An action is made of two sets of predicates, in the spirit of IF/THEN rules [Wilhelm 08]: the set of preconditions predicates and the set of postcondition predicates (effects). A predicate can only occur in both sets if and only if it is negative (prefixed by not) in one set and positive in the other set. For instance, the positive predicate hold(gun) can appear as a precondition of the action Drop if the negative predicate not(hold(gun)) is one of its effects; accordingly (i.e., symmetrically), hold(gun) can be an effect of the action Take if not(hold(gun)) is one of its preconditions.

Assume an array of shared positions of predicates, ranging from 0 to (p − 1). Then the action predicates can be ordered in the array so that they occur only once:

  • Let a, b, c, d, e, and p such that 0 ≤ a ≤ b ≤ c ≤ d ≤ e ≤ (p − 1).
  • [0, a − 1] is the range of positive preconditions.
  • [a, b − 1] is the range of positive preconditions that occur as negative effects.
  • [b, c − 1] is the range of negative effects.
  • [c, d − 1] is the range of positive effects.
  • [d, e − 1] is the range of positive effects that occur as negative preconditions.
  • [e, p − 1] is the range of negative preconditions.

Consequently, preconditions are in the range [0, b − 1] and in the range [d, p − 1], and effects are in the range [a, e − 1] as illustrated in Figure 13.1.

Figure 13.1

Image of Action predicates occur only once when preconditions and effects overlap.

Action predicates occur only once when preconditions and effects overlap.

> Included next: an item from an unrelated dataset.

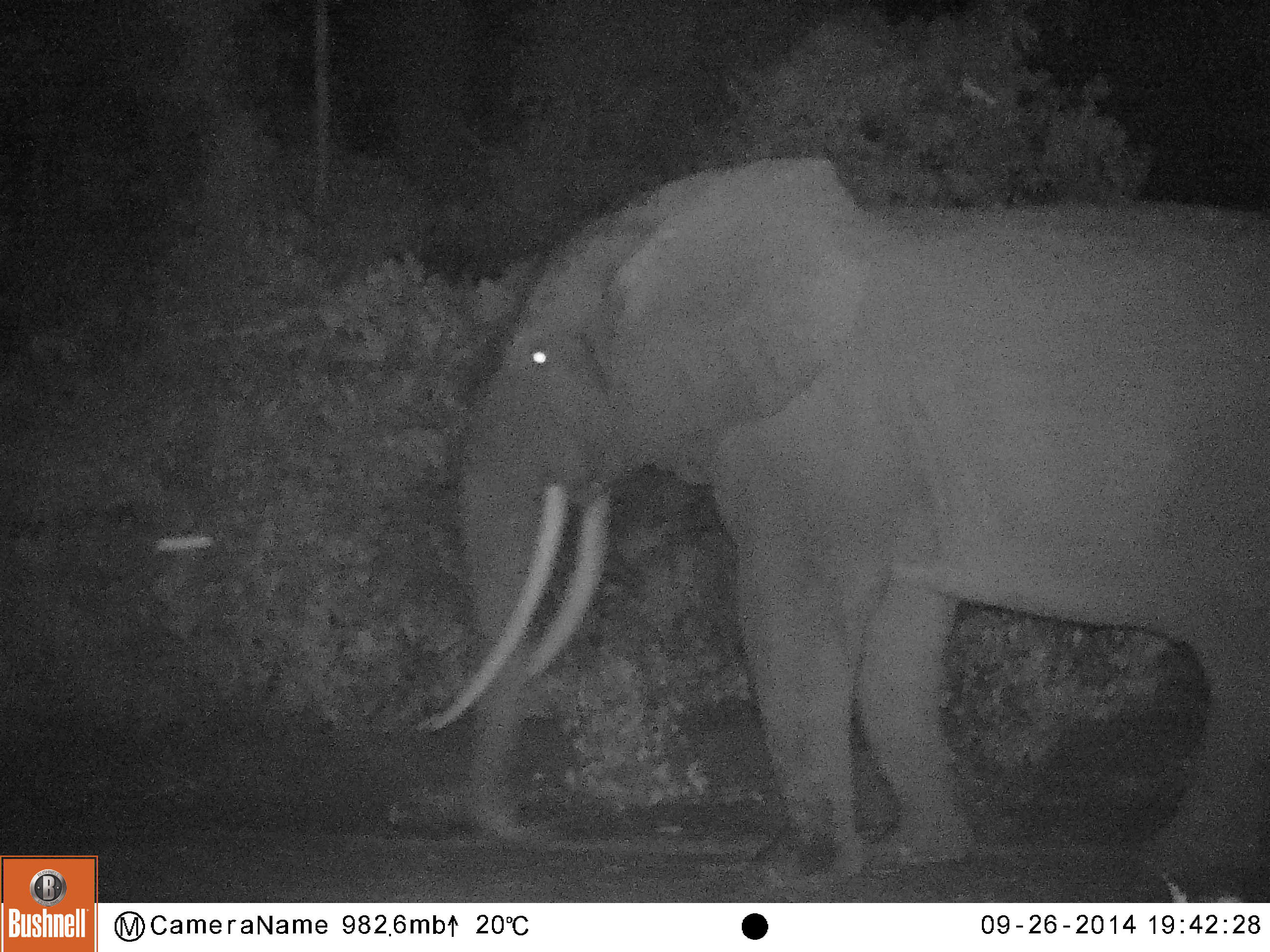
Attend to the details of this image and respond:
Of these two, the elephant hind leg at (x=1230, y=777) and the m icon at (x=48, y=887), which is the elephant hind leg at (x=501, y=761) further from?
the elephant hind leg at (x=1230, y=777)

For instance, the positive predicate hold(gun) of the action Drop shall occur in the range [a, b − 1], whereas it shall occur in the range [d, e − 1] for the action Take (which is detailed in a following section).

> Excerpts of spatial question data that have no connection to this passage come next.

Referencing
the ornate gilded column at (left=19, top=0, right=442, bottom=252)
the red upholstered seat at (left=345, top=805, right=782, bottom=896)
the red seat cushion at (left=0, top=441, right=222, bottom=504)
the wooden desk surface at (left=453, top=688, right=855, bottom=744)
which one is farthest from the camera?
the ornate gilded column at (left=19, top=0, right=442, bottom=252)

Moreover, an action has parameters that are shared among its predicates; for instance, both the actions Drop and Take have an object as a parameter for the predicate hold. If we further constrain all predicate parameters to be gathered in the set of parameters of an action, then all predicate parameters only need to be integer values pointing to the positions of the parameters of their action; the type unsigned char can be used for these integer values if we limit the number of parameters to 256, which is safe.

13.3.2 Plans

A GOAP-like plan is a totally ordered set of actions. An action is uniquely represented by an action identifier, for example, Drop, and its parameters (once they all have a value), which is called the action signature, for example, Drop(gun). An action signature is a good candidate for sharing its position in an array. Consequently, a plan is an array of shared positions of action signatures.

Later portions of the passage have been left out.